╭─ GIVEN ENTRIES

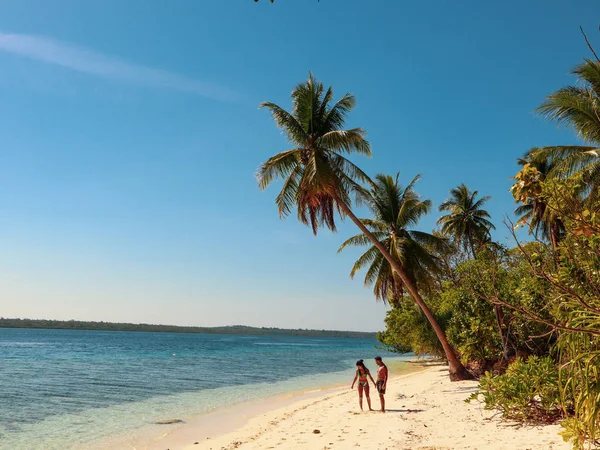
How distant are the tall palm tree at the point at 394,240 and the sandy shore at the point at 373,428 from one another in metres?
5.72

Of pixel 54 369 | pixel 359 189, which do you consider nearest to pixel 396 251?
pixel 359 189

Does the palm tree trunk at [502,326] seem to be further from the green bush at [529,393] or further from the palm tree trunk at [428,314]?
the green bush at [529,393]

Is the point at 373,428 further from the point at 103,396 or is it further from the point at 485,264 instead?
the point at 103,396

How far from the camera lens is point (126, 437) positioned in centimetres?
1241

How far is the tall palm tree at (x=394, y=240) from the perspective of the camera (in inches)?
821

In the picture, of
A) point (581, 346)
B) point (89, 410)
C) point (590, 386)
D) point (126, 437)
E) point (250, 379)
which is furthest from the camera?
point (250, 379)

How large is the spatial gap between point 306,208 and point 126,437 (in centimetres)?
954

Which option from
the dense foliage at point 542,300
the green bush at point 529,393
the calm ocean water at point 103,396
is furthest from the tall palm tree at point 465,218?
the green bush at point 529,393

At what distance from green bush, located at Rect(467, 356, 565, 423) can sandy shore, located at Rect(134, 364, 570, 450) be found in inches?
11.8

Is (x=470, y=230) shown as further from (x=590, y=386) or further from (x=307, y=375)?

╰─

| OBJECTIVE |
Output the lines from the one containing "How far is the" through the last line above as a Markdown table with the columns Row and Line text, leaving out blank lines.

| OUTPUT OF THE TASK |
| Row | Line text |
|---|---|
| 1 | How far is the tall palm tree at (x=394, y=240) from the perspective of the camera (in inches)? |
| 2 | 821 |
| 3 | In the picture, of |
| 4 | A) point (581, 346) |
| 5 | B) point (89, 410) |
| 6 | C) point (590, 386) |
| 7 | D) point (126, 437) |
| 8 | E) point (250, 379) |
| 9 | which is furthest from the camera? |
| 10 | point (250, 379) |
| 11 | How large is the spatial gap between point 306,208 and point 126,437 (in centimetres)? |
| 12 | 954 |
| 13 | Which option from |
| 14 | the dense foliage at point 542,300 |
| 15 | the green bush at point 529,393 |
| 16 | the calm ocean water at point 103,396 |
| 17 | is furthest from the tall palm tree at point 465,218? |
| 18 | the green bush at point 529,393 |
| 19 | At what distance from green bush, located at Rect(467, 356, 565, 423) can sandy shore, located at Rect(134, 364, 570, 450) be found in inches? |
| 20 | 11.8 |
| 21 | Is (x=470, y=230) shown as further from (x=590, y=386) or further from (x=307, y=375)? |